● **Task statement**
List every store that the page on lookup and aggregated measures names.

● **Document segment**
# # # #
Then you can define a lookup measure corresponding to the values or the "Rate" field of the Rates store, and publish it to the cube:

    Copper.newLookupMeasure(rateStore.field("Rate")).withName("rate.value").publish(context);

Now the measure rate.value exists and returns the content of the Rate field for queried locations.

However, rate.value makes sense only when both a Currency AND a Target currency are expressed (it's in the key fields of the joined store). Therefore, a single-level hierarchy corresponding to the target currency members was added to the cube to be able to query rate.value.

Here are the results of querying rate.value for several locations:

TradeIDCurrencyTarget cur.rate.value
(ALL)(ALL)(ALL)null
(ALL)EUR(ALL)null
(ALL)(ALL)USDnull
(ALL)EURUSD1.101
(ALL)USDUSD1
1(ALL)(ALL)null
1(ALL)EURnull
1USDEUR0.91
1EUREUR1

Aggregated measures

Aggregated measures based on fields of a joined store can be defined by calling Copper.agg(CopperStoreField field, String aggregationPluginKey). This measure will return the values contained in the field's datastore records aggregated following the logic of the provided aggregate function. Unlike lookup measures, an aggregated measure returns values even if a level mapped to a key of the store is not expressed in the query.

As a basic example, let us consider a base store containing product prices and an isolated store containing our competitors prices:

Product store :(k) - key field

Id (k)Price
110.0
25.0
37.0
41.0

Competitor store: (k) - key field

ProductID (k)Competitor (k)CompetitorPrice
1A10.0
1B11.0
1C15.0
2A4.0
2B5.5
2C6.5
3A6.0
3B8.0
4C1.2

Let us consider a cube with a single level hierarchy based on the field 'Id'. We want the competitor price average but there is a one-to-many relationship between the Product store and the Competitor store, thus, we cannot define a regular reference in our datastore configuration to compute for instance the average price of our competitors.
# # # #
● **Raw data**
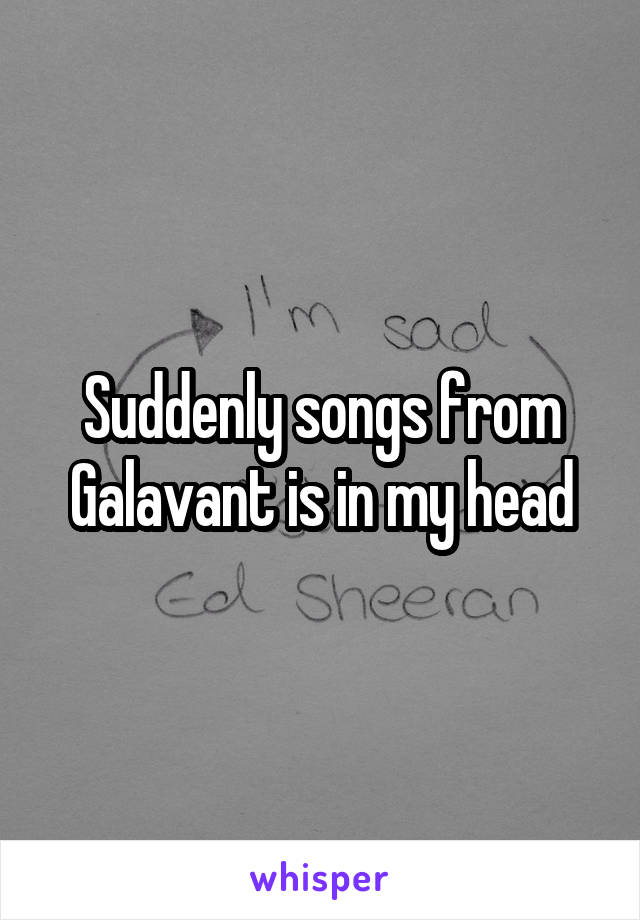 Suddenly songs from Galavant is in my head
# # # #
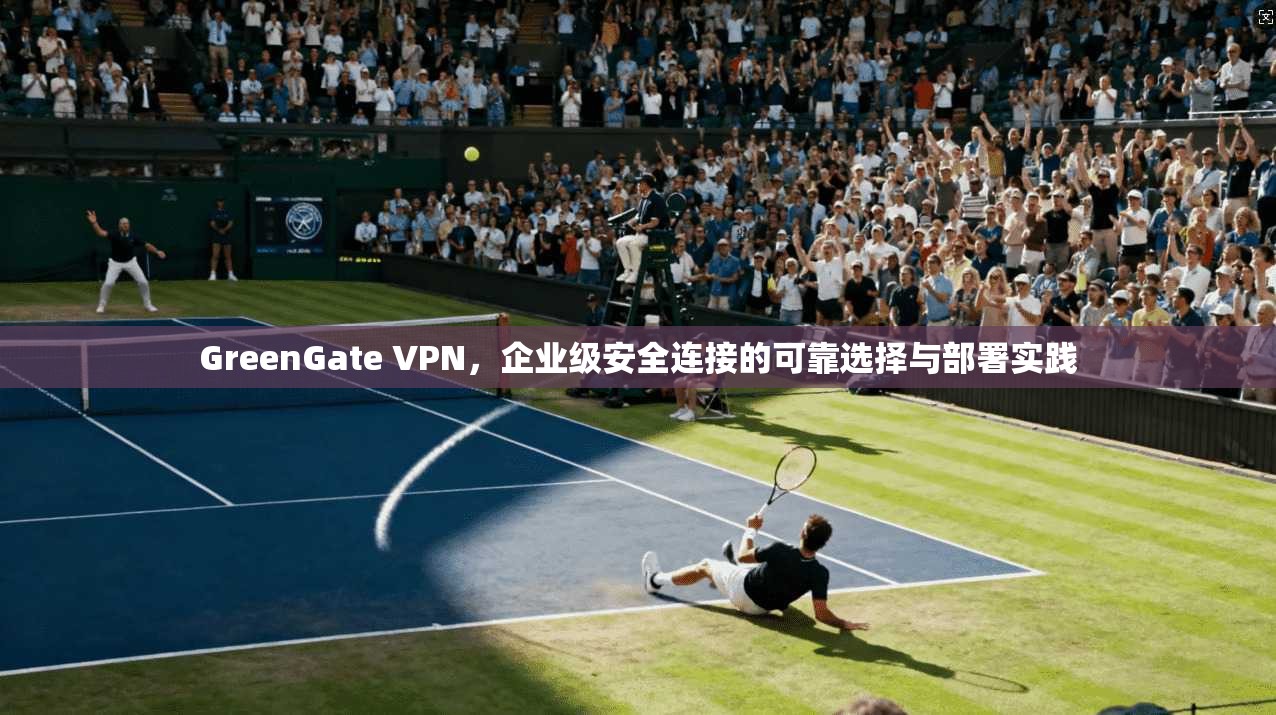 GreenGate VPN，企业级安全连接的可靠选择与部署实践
# # # #
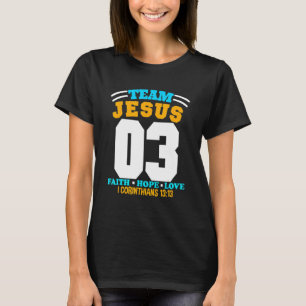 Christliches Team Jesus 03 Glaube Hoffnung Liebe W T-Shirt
# # # #
● **Written answer**
Rates store, Product store, Competitor store